Venezuelans are increasingly buying and selling items of garbage as a means of survival as the country’s economic and humanitarian crisis continues to deepen.
A report this week published on the personal website of veteran journalist Glenda Umaña details the cases of people such as Yelitza Luján, a woman living on Venezuela’s Margarita Island, previously known as the “Pearl of the Carribean.” A mother of five children and two grandchildren, she has been forced to sell bags of garbage.
The bags—which contain food such as rotten bananas, blackened carrots, and potatoes—can be sold for up to 18,000 bolivares, equivalent to under ten cents as a result of hyperinflation.
“Most of the time we lose money because everything that comes in the bag is bad,” Luján said.
One of her neighbors, Yonely Martínez, lives in a makeshift house kept together sheets of zinc and pieces of wood. A former Chávez supporter who voted for Nicolás Maduro, she tells Luján that she feels betrayed after being promised that the government would help lift her out of poverty.
“We make only one meal a day, we drink water to cheat the stomach,” she said. “I feel a great helplessness when children ask me for food and I do not know what to do.”

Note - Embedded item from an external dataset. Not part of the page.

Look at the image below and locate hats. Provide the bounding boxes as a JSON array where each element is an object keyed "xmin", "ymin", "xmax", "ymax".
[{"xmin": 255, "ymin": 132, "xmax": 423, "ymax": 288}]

A report by Colombian outlet El Tiempo in March also found multiple cases of people in the capital of Caracas of people crawling through the past evening’s trash in the early hours of the morning in order to get the “best” trash, according to witnesses, in order to sell it. Other reported cases include people scavenging the leftovers of fruit stalls before also selling the sometimes-decaying products off at a cut down price.
A 2016 poll found that over 15 percent of Venezuelans were eating garbage as a regular part of their diet, while over half of people go to bed hungry at night. That figure has almost certainly increased as the country’s catastrophic economic situation keeps worsening.
Huge amounts of waste now cover thousands of streets around Venezuela, particularly in Caracas, where the lack of a local government means waste collection has come to a standstill. Streets are strewn with waste, some of it in black bags and other items in limbo such as water bottles, diapers, and food waste.
Other extraordinary measures people have used to raise money include women trading their hair, young girls turning to prostitution, and selling human body parts. There have also been cases of people eating wild dogs, butchering zoo animals, while the ruling socialist regime has suggested turning to rabbit farming as a solution.
Years of socialist mismanagement, collapsing oil revenues, and hyperinflation is seen as the main factors behind the country’s crisis, which is now one of the world’s most pressing humanitarian concerns. This month, ruling dictator Nicolás Maduro raised the minimum wage by 40 percent to 248,000 bolivares a month, but skyrocketing inflation, this is now worth just $1.17.